Solution to 10/8 Quiz

1. What is the current flowing in the circuit?
   • First find the effective battery:
     9.0V - 1.5V = 7.5V, since the batteries are in series and oppositely directed.
   • Next find the effective resistance:
     50ohm + 100ohm = 150ohm, since the resistors are in series.
   • Finally, the current flowing can be found from Ohm's law:
     I = V/R = (7.5V)/(150ohm) = 0.050A
2. What is the voltage across the 50 ohm resistor?
   • From Ohm's law:
     V = IR = (0.050A)(50ohm) = 2.5V
   • Additionally, the voltage across the 100 ohm resistor is:
     V = IR = (0.050A)(100ohm) = 5.0V
   • The sum of voltages is 7.5V as it must be -- answer checks.
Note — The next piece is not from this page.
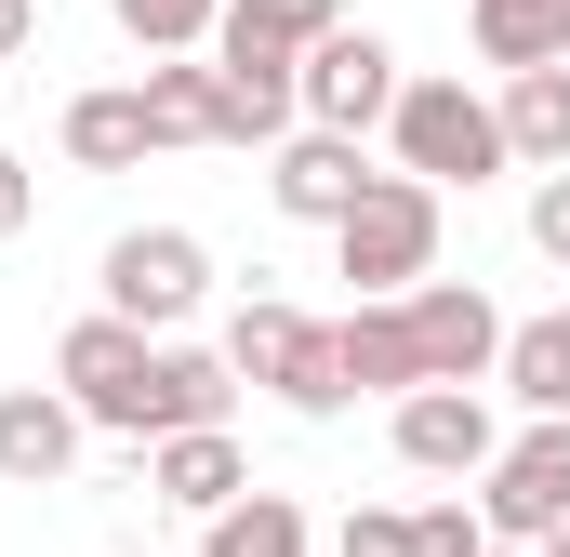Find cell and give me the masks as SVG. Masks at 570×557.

3. What is the power dissipated by the 100 ohm resistor?
   • Using P=I^2 R:
     P = (0.050A)^2 x 100ohm = 0.25W
   • Or using P=IV and the result from part 2:
     P = (0.050A)(5.0V) = 0.250W
   • Additionally the power dissipated by the 50 ohm resistor is
     P = (0.050A)(2.5V) = 0.125W, half that of the 100 ohm resistor.
   • For a total power dissipation by the resistors of
     0.250W + 0.125W = 0.375W
4. What is the power delivered by the 9.0 V battery?
   • Using P=IV for the battery:
     P = (0.050A)(9.0V)=0.450W
   • Where is the missing 0.075W?
     (Power provided by 9.0V battery) - (total power dissipated by resistors)
   • Current is being pushed the "opposite" way through the 1.5V battery
     -- it is being "charged" (absorbing power from the circuit)
     -- rather than discharging (providing power to the circuit).
     P = IV = (0.050A)(1.5V) = 0.075W, the difference!